Many financial “experts” recommend rebalancing your stock investments from time to time. This goes in stride with diversifying, something I have made clear that I have NOT done with the portfolio on this website. It is generally accepted that you shouldn’t invest too heavily in one stock or one industry because that would increase your risk. Instead, you should spread your money over a variety of things so that all your eggs aren’t in one basket, as the saying goes.
Many people choose to invest in mutual funds and/or ETF’s along with perhaps some individual stocks. In my 401K for instance, I have everything in mutual funds because that is all that is offered. The choices available to me are mutual funds that fall under such categories as “growth”, “value”, “income”, “international”, and a few others.
But no matter what your investments are comprised of, rebalancing is something that I don’t believe in and have never done myself.
What Is Rebalancing?
Say you have $100,000 in your 401K or IRA and you choose to put 25% into each of the categories listed above. Over time, those percentages will change as some categories do better than others. Maybe your growth fund has done very well and now represents 30% of your portfolios value while your international fund has underperformed and now is only 20% of the total portfolio value. (The same example can be used with individual stocks)

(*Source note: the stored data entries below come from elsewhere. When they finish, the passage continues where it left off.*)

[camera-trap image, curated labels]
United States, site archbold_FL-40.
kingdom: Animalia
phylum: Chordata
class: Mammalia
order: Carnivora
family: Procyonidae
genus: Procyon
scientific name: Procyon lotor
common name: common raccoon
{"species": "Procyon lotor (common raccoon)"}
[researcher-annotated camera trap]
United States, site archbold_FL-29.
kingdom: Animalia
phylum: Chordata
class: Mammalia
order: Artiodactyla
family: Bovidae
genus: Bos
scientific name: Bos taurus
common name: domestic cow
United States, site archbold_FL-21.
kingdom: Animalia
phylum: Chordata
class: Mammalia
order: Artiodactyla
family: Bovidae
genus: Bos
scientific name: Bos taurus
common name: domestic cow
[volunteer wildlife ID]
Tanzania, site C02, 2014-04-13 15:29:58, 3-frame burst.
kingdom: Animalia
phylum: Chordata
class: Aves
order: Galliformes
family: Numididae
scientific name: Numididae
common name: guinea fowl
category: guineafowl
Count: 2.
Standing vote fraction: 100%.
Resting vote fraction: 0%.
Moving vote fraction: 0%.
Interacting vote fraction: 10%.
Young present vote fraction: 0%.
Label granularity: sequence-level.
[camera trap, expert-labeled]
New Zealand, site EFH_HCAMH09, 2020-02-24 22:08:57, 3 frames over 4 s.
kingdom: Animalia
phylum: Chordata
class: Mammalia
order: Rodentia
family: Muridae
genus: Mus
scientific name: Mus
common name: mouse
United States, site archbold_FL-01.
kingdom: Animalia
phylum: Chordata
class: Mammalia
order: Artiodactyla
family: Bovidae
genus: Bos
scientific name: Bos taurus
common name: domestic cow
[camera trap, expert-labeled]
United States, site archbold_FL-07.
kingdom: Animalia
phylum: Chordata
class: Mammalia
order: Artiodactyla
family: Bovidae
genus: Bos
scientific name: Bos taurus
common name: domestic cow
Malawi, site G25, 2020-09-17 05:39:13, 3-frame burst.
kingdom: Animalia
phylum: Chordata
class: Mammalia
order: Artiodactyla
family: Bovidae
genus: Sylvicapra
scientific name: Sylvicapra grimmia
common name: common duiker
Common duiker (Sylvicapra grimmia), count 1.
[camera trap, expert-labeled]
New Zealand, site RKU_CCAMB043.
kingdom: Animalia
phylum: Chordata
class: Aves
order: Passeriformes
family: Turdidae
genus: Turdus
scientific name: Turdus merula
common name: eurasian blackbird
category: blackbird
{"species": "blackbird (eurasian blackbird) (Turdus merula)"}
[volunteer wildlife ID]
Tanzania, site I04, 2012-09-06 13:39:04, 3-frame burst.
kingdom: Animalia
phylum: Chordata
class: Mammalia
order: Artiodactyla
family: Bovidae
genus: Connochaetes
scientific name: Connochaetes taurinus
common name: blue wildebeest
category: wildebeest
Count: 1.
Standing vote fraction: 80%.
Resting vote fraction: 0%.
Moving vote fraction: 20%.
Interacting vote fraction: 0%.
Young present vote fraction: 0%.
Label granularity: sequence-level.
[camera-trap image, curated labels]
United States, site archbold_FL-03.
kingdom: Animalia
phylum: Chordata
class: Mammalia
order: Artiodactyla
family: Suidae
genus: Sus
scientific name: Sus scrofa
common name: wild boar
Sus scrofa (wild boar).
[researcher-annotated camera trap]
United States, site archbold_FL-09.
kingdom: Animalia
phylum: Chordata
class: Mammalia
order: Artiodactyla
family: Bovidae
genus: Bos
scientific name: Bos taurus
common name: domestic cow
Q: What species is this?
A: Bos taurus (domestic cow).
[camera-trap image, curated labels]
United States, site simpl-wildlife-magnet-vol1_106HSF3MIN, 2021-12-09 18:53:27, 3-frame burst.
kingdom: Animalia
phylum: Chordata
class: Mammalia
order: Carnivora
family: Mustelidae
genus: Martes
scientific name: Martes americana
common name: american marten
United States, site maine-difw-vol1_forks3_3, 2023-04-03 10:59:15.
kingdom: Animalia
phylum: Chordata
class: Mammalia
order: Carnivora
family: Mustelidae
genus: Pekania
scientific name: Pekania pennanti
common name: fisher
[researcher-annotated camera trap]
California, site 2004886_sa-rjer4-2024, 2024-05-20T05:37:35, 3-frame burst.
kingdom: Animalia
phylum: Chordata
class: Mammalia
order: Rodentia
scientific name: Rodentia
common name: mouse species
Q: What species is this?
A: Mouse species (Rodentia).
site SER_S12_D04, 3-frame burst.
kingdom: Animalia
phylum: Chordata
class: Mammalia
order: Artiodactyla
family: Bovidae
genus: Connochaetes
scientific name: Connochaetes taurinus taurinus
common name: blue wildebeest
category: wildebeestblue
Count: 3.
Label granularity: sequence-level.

If you choose to rebalance, it means just what it sounds like: you would move money around to make the percentages more inline with what they started at which is 25% for each category.
Some financial advisors argue this reduces your risk because you now once again have equal amounts of money spread over four categories of investments. You aren’t too heavily invested in one area which is seen as less risky. But I would argue that in most cases, rebalancing just doesn’t make any sense. I think it is often something the brokerages and other industry insiders recommend to keep you actively trading, thus increasing your trading fees.
Rebalancing Means Taking Away From The Winners
My Apple stock has done VERY well and now represents about 22% of my portfolio. When you take out the cash that isn’t invested in anything, it represents 33%.
But should I “rebalance” and sell some of that Apple stock because too much of my money is in one stock?
NO! Absolutely NOT!
Why should I take money out of AAPL which is my big winner to put it somewhere else or in another stock that isn’t doing as well? If I had rebalanced earlier I wouldn’t have that big gain that I have right now. As long as the companies fundamentals don’t change (and I continue to like the way things are going at Apple) I will not be selling any shares of my biggest winner!
Whenever you rebalance any kind of financial investment, it means you are taking money out of the things that have done the best and putting that money into things that haven’t done as well. Your money may be more evenly distributed among asset groups but you have done it by taking away from the winners. For me, that is something that I am not willing to do.
The level of risk tolerance you are comfortable with and your age (how close you are to retirement) can definitely come into this conversation. Some people just feel better knowing that they are diversified no matter what and that’s fine. They might choose to rebalance to give them the best chance of preserving their money in a market downturn.
I just wanted to make it clear that rebalancing means taking away from your best performing assets and putting that money into something that hasn’t done as well just for the sake of evening things out. Thats a silly reason in my opinion!